15 Nostalgic Facts About 'My Girl'
In My Girl, a precocious 11-year-old hypochondriac named Vada Sultenfuss (Anna Chlumsky) deals with growing up in Madison, Pennsylvania in 1972 with her father, Harry (Dan Aykroyd), the manager of the family funeral parlor. Most of the movie’s attention came from the very allergic Thomas J. Sennett—played by sudden movie star Macaulay Culkin—dying towards the end of the movie. Here are some facts about the film that you can recite when it gets too quiet.
1. SCREENWRITER LAURICE ELEHWANY WAS INSPIRED BY A CLASSMATE.
Needing to write a movie script to pass her AFI film school class, Elehwany remembered a girl she knew who lived in a funeral parlor, and her previous thoughts on what it must have felt like to come from to school to a bunch of dead bodies.
2. ANNA CHLUMSKY FOUND OUT SHE GOT THE PART WHILE WORKING AS A MOPPET IN A THEATER PRODUCTION OF ANNIE.
The then 10-year-old was a veteran of commercials, plays, and industrial films. She auditioned in Chicago, then with Culkin in Los Angeles before she was informed that she had landed the career-changing role.
3. CULKIN WAS PAID $1 MILLION DOLLARS.
His price skyrocketed following the huge success of Home Alone. The movie’s marketing campaign used the slogan “Mack Is Back.”
4. CULKIN WAS ORIGINALLY IN EVEN FEWER SCENES.
Two or three more scenes were added because, according to director Howard Zieff, Culkin and Chlumsky had a “terrific synergy.”
5. CULKIN PULLED PRANKS ON CHLUMSKY.
He stuck double-sided sticky tape to the toilet seat, intending to inconvenience his and Chlumsky’s tutor, but managed to trick his co-star instead. When he wasn’t involved with toilet humor or work, Culkin played poker with the crew and listened to Vanilla Ice on his Walkman.
6. CULKIN AND CHLUMSKY WERE EACH OTHER’S FIRST ON-SCREEN KISSES.
Chlumsky recently confirmed this fact. Culkin - who was also 10 during filming—soon after claimed to find it gross, and that 15 takes were needed.
7. THE WILLOW TREE WAS FAKE.
The crew found the pond they wanted, but not one near a willow tree. They put metal extensions and fake willow leaves and branches on an oak tree instead.
8. JAMIE LEE CURTIS LOST MONEY FROM CURSING TOO MUCH.
Curtis (Shelly DeVoto) told Chlumsky and Culkin she would give them $5 for saying “sh*t,” and $10 every time she said “f*ck” on set. She ended up handing over $200 to each of them by the end of filming.
9. CULKIN HAD POLLEN ON ALL OF HIS FINGERS SO THE BEES WOULD FOLLOW.

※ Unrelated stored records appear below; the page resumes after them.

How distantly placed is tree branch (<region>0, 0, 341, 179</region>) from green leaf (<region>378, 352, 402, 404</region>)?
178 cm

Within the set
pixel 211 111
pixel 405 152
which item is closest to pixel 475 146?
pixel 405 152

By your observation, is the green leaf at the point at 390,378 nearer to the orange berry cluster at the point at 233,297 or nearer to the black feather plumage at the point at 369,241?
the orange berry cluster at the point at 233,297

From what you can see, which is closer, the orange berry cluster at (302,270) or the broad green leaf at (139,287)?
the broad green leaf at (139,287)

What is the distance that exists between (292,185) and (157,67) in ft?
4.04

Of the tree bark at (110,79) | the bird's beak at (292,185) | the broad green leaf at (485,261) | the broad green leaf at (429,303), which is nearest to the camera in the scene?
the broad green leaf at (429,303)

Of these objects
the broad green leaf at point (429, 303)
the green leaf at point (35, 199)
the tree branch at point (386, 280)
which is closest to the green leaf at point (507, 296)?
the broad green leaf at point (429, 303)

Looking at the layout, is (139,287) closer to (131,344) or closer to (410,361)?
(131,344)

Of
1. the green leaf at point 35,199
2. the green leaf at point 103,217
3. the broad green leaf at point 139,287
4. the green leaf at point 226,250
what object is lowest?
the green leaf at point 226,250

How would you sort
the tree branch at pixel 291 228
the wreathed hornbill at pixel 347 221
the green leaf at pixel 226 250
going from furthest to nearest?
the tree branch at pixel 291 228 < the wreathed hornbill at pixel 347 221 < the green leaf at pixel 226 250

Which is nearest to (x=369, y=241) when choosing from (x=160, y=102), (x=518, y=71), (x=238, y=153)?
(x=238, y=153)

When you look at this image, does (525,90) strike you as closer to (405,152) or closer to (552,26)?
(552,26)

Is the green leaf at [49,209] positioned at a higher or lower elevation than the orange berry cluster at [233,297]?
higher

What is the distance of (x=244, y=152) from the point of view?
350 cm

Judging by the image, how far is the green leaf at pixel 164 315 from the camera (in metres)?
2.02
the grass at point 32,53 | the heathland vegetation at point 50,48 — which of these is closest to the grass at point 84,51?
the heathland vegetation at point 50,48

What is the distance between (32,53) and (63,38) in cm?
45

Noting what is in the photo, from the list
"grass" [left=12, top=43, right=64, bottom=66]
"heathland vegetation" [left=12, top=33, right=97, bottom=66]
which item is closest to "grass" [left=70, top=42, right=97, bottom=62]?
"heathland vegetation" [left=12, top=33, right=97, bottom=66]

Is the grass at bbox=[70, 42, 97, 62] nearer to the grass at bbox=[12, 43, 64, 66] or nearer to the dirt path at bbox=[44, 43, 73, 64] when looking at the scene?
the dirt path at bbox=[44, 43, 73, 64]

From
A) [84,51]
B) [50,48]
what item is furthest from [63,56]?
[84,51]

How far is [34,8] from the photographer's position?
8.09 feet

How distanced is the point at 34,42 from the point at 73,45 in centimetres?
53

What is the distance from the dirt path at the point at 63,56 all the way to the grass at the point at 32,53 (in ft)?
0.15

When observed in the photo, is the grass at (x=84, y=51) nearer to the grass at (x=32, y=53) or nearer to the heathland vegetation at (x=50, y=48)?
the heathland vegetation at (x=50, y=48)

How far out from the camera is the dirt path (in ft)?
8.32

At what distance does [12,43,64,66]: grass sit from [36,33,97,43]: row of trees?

For the death scene, the bee wrangler shoveled bees towards him. The second he heard Zieff yell “cut,” Culkin would run to the water to wash off the pollen, before running out to the woods and wait before he was called back for another take.
10. IT WAS ORIGINALLY TITLED BORN JAUNDICED.
Imagine Entertainment held an office-wide contest with a $500 prize to see if any employee could come up with the final title. Mourning Glory, Dearly Departed, In Lieu of Flowers, and Vada! were rejected in favor of producer Brian Grazer’s suggestion of My Girl.
11. IT WAS ORIGINALLY RATED PG-13.
Upon appeal, it was downgraded to PG.
12. THE STUDIO WASN’T PLANNING ON REVEALING CULKIN’S DEATH BEFORE THE MOVIE CAME OUT.
A gossip columnist saw an early screening of the film and revealed the fate of Thomas J. Sennett to her readers. Zieff was upset and claimed she broke a pact.
13. COLUMBIA PICTURES HIRED CHILD PSYCHOLOGISTS TO TELL THE PUBLIC IT WAS OKAY TO BRING KIDS TO THE THEATER.
The studio screened My Girl for the professionals. The press kit for the movie featured six pages of testimonials from child psychologists claiming it was okay for kids to see it.
14. ELEHWANY WASN’T HAPPY WITH THE FINISHED PRODUCT.
When the daughter of Patricia Hermes, the author of the novelization of Elehwany’s script, asked Elehwany what she thought of the film, she said she felt important things were changed, adding, “I still get angry about it to this day.”
15. THE SULTENFUSS FUNERAL HOME BECAME A BED AND BREAKFAST.
Filmed in Bartow, Florida, My Girl made a funeral home out of a house built in 1906, originally the home of a lawyer named Thomas Lee Wilson, later sold to an antique and art collector named Freddie Guess. Guess claimed the crew was scared to shoot inside his house because there were so many antiques and paintings. In 1995 it became a B&B called the Stanford Inn. The inn closed in 2013.